Three 9's of Correctness

SQL
3 min read

Dolt is a SQL database with a custom storage layer designed for Git semantics. Dolt supports fast branching, diffing, and merging, plus all of the features MySQL provides.

One of the ways we track our compatibility with MySQL are sqllogictests, a collection of about 6 million correctness tests. We reached 90% correctness in 2019, 99% correctness in 2021, and have now reached 99.9% correctness.

This blog will give some examples of how the recent features contributed to correctness.

Background

Parsing a SQL query enforces one layer of SQL language semantics. But queries that are valid SQL strings might still not be executable.

"Binding", or name resolution, is the process of applying specific database catalogs, schemas, and SQL semantics to generic abstract syntax trees (AST). A query that passes through binding should have column and table names validated, types checked, and other mandatory semantics like aggregation determinism verified.

We won't discuss binding a whole lot in this blog, but most of the correctness fixes described are sourced from improvements in our ability to resolve well-formed queries.
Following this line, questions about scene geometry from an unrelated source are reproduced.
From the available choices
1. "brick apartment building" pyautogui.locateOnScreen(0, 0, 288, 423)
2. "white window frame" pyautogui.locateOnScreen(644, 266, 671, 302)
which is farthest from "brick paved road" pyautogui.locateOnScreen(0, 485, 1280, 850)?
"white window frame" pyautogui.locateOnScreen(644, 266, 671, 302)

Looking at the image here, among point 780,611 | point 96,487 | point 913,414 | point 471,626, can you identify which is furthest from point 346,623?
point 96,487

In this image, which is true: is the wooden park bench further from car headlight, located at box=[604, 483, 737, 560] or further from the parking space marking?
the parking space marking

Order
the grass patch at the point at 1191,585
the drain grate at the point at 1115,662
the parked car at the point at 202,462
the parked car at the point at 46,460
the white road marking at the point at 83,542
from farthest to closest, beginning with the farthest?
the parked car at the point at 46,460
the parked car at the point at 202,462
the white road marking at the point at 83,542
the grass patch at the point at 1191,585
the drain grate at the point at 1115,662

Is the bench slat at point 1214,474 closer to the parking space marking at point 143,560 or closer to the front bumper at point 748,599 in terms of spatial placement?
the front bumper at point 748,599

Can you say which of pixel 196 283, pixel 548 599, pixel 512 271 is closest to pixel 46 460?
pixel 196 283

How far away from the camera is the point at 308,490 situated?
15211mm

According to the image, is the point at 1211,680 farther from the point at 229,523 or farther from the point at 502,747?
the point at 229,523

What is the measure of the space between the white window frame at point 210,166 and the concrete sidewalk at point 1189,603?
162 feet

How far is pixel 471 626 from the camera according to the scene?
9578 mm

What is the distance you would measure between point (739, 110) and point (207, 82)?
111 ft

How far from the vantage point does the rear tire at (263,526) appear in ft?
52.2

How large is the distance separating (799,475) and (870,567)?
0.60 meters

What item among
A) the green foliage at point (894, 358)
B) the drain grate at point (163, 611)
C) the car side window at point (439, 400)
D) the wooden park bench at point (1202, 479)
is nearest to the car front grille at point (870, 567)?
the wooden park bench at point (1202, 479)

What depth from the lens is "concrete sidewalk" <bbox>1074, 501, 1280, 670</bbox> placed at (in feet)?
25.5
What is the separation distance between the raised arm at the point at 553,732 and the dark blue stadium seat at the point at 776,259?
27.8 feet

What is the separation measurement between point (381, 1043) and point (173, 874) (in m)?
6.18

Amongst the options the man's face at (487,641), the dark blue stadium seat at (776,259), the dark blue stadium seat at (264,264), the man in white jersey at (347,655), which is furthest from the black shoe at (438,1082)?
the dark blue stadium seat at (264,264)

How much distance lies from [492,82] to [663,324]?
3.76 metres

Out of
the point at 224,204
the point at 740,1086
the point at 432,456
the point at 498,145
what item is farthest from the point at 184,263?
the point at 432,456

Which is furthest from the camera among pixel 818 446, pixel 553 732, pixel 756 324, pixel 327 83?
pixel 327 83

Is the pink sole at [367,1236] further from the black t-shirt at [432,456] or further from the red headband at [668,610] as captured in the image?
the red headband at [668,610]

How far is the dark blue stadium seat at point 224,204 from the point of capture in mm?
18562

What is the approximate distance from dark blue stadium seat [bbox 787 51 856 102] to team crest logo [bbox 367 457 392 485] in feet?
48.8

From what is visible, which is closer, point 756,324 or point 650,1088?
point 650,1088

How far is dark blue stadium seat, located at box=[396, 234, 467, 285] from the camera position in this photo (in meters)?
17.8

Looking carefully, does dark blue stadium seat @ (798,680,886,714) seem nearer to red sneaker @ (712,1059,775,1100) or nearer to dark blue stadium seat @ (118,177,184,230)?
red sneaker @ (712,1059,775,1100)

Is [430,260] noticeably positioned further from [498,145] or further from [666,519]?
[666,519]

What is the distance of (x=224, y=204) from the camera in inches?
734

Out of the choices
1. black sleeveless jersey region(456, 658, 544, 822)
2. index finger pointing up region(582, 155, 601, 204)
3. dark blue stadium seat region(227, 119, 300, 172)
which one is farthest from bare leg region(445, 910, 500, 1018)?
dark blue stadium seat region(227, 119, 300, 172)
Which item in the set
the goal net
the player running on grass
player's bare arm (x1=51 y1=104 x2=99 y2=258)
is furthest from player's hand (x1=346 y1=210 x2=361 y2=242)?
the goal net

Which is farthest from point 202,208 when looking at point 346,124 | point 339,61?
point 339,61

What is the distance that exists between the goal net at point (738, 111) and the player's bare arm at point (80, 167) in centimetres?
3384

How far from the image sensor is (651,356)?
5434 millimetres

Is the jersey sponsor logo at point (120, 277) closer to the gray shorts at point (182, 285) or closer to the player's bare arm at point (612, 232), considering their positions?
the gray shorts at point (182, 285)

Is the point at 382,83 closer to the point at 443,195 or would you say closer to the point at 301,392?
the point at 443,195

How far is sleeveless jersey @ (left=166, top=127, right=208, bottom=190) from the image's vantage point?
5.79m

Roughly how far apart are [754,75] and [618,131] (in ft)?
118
With that note, let's get to the queries!

Join

Many subtle but simple joins used to fail in Dolt until recently:

create table a (b int);
create table c (d int);

select * from a join c c1 on b = d join c c2 on c1.d = c2.d;
ambiguous column name "d", it's present in all these tables: c1, c2

The b = d filter resolves in MySQL because only left-deep tables are available for definition lookups. In other words, when we built b = d, only tables a and c1 have been defined so far. The definition ambiguity is only present after we have built c2, at which point we have to qualify c1.d = c2.d to avoid an error.

Dolt now supports queries that depend on implicit left to right naming conventions.

In-Scope Lateral References

Lateral references are select clauses with subquery expressions that access other columns in the same SELECT clause. As with the previous example, subqueries can access fields defined to the left:

select x,y,
  (select a from ab where x = a) as a,
  (select u from uv where u = a) as u
from xy;

The "order" of resolving here is xy, a, and then u. The FROM columns are available for reference when we build a. Likewise, a has been defined by the time we build u.

Dolt first started supporting this query a year ago with some of Jason's work.

Lateral joins

Dolt now supports lateral joins. Lateral references can often be written equivalently as lateral joins:

select x, y from xy,
lateral (select a from ab where x = a) as dt1,
lateral (select u from uv where u = a) dt2;

The query above is a rewrite of the previous example, as long as dt1 and dt2 only return 1 row. dt still has access to x,y, dt2 still has access to x, y, a, and the output still includes all columns. If dt1 returns 2 values, the output will double in number because a lateral join behaves like a cross join.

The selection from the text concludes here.